Selected text -

I. The Mathematical Core

The strength of Conformal Inference (CI) lies in its Finite-Sample Validity. Unlike asymptotic proofs that require \(n \to \infty\), CI guarantees hold for any sample size \(n\).

1. The Principle of Exchangeability

The fundamental assumption underlying Conformal Inference is that the data sequence \(Z_1, \dots, Z_{n+1}\) (where \(Z_i = (X_i, Y_i)\)) is exchangeable.

Definition: A sequence is exchangeable if its joint probability distribution is invariant under permutations. This is a weaker (more general) assumption than being Independent and Identically Distributed (IID).

2. The Non-Conformity Score (\(S\))

We define a score function \(V(z, \mathcal{D})\) that measures how “unusual” a data point \(z\) is relative to a dataset \(\mathcal{D}\). Common score functions include:

For Regression: \[S_i = |y_i - \hat{\mu}(x_i)|\]

For Classification: \[S_i = 1 - \hat{\pi}(x_i)_{y_i}\]

For Conformalized Quantile Regression (CQR): \[S_i = \max(\hat{q}_{low}(x_i) - y_i, \ y_i - \hat{q}_{high}(x_i))\]

3. The Conformal Quantile

In the Split Conformal framework, we calculate scores on a calibration set of size \(n\). To construct a \(1-\alpha\) confidence interval, we define the threshold \(\hat{q}\) as:

\[\hat{q} = \text{The } \frac{\lceil (n+1)(1-\alpha) \rceil}{n} \text{ quantile of } \{S_1, \dots, S_n\}\]

The \(+1\) in the numerator is the critical conformal correction. It mathematically accounts for the fact that the unknown future point \(Z_{n+1}\) is itself a member of the exchangeable sequence.

4. The Prediction Set

The prediction set for a new point \(x_{n+1}\) is constructed by collecting all possible values of \(y\) that result in a score no greater than the threshold \(\hat{q}\):

\[C(x_{n+1}) = \{ y : V((x_{n+1}, y), \mathcal{D}_{train}) \leq \hat{q} \}\]

The Guarantee: Under the sole assumption of exchangeability, it is mathematically proven that for any distribution and any model:

\[P(Y_{n+1} \in C(x_{n+1})) \geq 1 - \alpha\]

Theoretical Derivation: Why the \((n+1)\) Correction?

Task list -
1. For each statement, say whether the conformal inference text supports it (yes or no), and quote the words from the text that decide it. (a) Conformal Inference guarantees only hold as the sample size grows toward infinity. (b) Exchangeability is a weaker assumption than being Independent and Identically Distributed. (c) The +1 in the numerator of the conformal quantile accounts for the size of the training set.
2. Find each line in the records that contains the word "farthest", and copy those lines out.
The records that come next are unrelated to the conformal inference text.

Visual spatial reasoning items
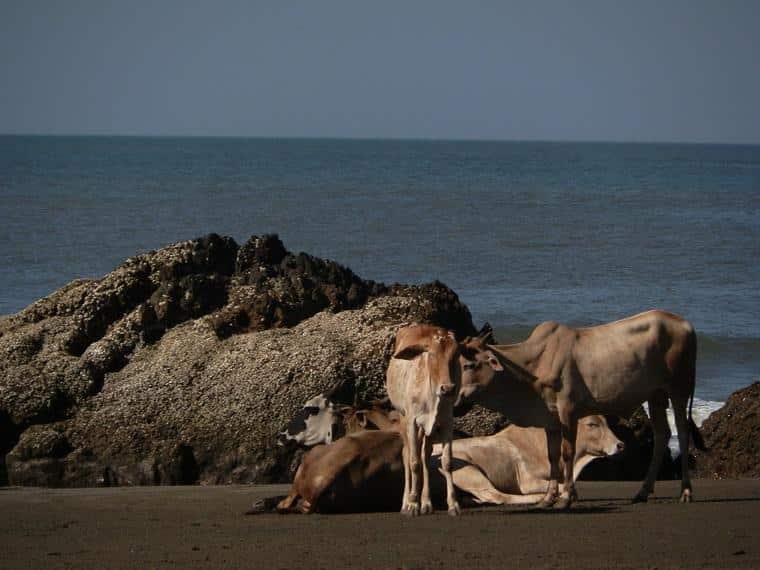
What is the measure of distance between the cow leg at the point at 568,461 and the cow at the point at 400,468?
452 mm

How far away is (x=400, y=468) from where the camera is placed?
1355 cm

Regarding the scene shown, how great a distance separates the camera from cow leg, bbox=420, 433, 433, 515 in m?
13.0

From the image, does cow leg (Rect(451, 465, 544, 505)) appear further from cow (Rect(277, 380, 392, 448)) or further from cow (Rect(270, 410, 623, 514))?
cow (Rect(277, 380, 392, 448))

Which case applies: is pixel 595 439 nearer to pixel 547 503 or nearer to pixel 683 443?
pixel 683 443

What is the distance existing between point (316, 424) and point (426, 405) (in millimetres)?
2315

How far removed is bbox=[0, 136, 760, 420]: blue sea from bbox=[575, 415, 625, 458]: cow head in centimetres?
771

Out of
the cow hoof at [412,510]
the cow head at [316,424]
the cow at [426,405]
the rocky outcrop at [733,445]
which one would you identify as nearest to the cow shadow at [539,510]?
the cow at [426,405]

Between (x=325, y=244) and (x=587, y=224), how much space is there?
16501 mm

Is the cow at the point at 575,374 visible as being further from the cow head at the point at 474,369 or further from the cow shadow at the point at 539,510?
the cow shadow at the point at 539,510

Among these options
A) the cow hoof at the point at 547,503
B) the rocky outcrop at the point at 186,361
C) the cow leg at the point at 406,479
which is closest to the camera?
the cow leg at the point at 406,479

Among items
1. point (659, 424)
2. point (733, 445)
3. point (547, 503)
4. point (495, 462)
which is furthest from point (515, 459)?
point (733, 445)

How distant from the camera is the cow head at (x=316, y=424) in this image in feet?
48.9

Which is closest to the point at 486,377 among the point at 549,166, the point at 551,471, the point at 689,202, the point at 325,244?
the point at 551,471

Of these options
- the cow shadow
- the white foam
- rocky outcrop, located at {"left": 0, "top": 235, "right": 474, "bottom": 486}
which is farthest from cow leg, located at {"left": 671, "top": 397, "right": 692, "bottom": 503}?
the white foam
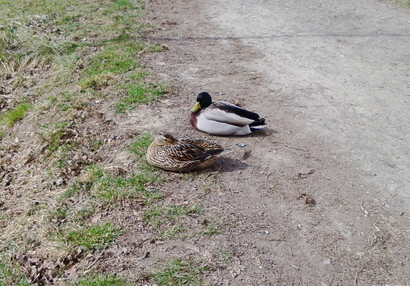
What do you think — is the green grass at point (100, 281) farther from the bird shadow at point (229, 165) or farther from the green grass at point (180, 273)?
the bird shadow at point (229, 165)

---

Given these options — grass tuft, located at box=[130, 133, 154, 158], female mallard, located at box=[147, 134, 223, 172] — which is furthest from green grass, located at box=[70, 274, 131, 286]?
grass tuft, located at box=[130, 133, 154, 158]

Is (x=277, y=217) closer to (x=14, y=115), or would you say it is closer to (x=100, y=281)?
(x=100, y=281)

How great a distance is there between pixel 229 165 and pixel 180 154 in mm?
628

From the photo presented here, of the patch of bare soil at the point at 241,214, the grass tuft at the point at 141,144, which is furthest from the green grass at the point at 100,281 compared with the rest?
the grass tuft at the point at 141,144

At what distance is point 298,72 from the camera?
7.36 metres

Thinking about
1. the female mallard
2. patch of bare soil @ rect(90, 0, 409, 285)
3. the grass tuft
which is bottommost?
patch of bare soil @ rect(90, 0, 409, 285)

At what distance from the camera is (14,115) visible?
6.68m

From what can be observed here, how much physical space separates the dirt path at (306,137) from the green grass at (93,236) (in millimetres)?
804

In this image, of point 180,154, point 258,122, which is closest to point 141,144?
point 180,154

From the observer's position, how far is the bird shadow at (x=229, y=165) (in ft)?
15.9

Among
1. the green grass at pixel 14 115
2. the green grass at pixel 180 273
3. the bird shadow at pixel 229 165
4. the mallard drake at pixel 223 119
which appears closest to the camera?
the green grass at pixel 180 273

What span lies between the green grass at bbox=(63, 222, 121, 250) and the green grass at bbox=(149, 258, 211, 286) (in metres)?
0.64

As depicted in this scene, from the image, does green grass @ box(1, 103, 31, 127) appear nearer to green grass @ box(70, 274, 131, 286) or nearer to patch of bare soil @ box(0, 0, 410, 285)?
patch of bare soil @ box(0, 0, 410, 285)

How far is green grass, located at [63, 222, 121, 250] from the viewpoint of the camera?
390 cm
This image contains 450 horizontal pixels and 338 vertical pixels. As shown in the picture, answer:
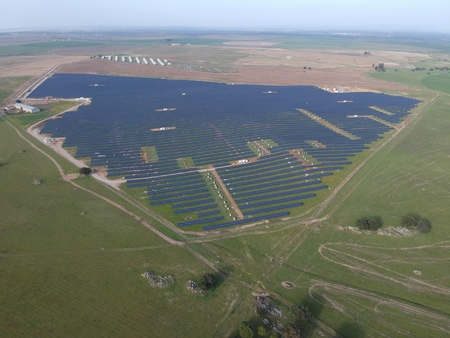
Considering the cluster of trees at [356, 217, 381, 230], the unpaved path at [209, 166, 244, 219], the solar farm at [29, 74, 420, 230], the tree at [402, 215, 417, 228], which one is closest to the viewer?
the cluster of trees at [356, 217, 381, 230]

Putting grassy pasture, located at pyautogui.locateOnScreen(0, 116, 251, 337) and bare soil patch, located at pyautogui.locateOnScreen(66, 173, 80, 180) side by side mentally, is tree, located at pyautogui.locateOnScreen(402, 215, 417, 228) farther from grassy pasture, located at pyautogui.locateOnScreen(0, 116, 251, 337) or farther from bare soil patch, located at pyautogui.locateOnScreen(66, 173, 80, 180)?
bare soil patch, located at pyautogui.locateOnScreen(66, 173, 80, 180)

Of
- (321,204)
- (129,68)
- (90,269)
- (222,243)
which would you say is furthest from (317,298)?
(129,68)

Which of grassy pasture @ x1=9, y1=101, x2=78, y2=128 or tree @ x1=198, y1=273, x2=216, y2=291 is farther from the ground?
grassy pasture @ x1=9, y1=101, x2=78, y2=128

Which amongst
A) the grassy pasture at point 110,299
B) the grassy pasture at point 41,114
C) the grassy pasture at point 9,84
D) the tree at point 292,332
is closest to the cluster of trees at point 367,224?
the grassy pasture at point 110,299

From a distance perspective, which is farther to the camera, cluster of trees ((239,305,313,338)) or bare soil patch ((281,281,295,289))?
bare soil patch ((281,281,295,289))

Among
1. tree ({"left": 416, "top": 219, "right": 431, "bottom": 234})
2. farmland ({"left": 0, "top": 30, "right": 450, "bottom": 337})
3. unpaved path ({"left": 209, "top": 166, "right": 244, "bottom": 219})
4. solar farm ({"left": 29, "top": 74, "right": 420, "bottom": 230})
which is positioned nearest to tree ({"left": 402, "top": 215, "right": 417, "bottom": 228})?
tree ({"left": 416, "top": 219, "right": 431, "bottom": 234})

--

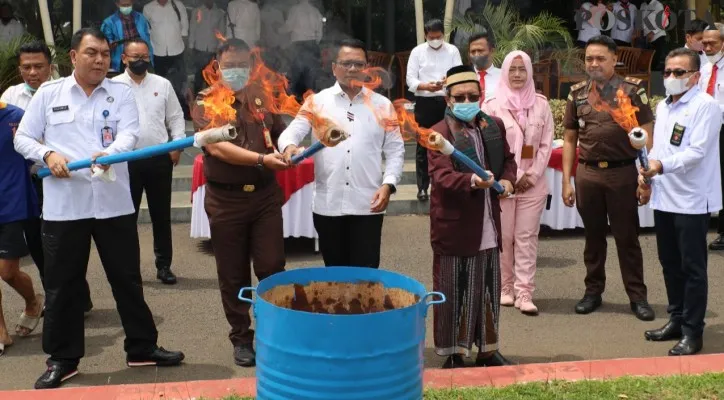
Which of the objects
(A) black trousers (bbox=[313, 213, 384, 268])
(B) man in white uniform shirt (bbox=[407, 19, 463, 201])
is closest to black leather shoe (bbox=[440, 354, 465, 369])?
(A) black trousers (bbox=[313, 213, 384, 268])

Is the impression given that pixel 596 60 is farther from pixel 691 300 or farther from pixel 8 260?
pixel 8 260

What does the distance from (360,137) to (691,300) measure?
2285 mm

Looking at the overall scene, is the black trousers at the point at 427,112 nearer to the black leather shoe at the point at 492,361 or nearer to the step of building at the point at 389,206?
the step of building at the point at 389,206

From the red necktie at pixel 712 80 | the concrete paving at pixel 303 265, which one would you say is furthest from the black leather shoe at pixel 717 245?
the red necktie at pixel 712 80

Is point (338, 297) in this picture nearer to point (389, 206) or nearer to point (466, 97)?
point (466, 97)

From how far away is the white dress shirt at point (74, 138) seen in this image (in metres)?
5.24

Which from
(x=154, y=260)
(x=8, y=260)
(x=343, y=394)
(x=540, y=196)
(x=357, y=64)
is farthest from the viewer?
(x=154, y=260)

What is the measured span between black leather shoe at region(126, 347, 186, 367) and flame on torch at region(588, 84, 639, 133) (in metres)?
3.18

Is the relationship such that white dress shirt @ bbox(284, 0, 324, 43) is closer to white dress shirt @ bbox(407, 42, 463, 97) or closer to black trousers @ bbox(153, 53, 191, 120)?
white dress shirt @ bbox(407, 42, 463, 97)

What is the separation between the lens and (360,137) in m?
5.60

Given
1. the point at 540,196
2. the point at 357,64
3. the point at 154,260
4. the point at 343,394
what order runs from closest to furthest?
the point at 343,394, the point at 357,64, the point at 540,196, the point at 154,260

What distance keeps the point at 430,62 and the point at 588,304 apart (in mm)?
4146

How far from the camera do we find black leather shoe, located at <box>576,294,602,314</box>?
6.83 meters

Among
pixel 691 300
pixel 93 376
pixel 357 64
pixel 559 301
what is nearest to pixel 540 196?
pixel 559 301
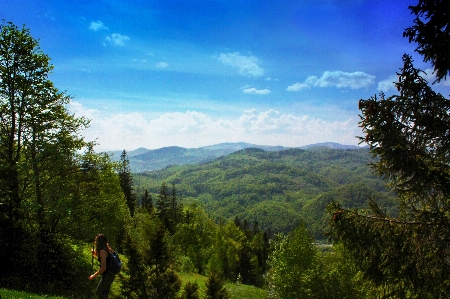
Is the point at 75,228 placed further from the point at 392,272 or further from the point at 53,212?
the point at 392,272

Answers to each task -
1.
(a) No: "Unlike asymptotic proofs that require \(n \to \infty\), CI guarantees hold for any sample size \(n\)."
(b) Yes: "This is a weaker (more general) assumption than being Independent and Identically Distributed (IID)."
(c) No: "It mathematically accounts for the fact that the unknown future point \(Z_{n+1}\) is itself a member of the exchangeable sequence."

2.
which is farthest from cow leg, located at {"left": 671, "top": 397, "right": 692, "bottom": 503}?
is farthest from the viewer?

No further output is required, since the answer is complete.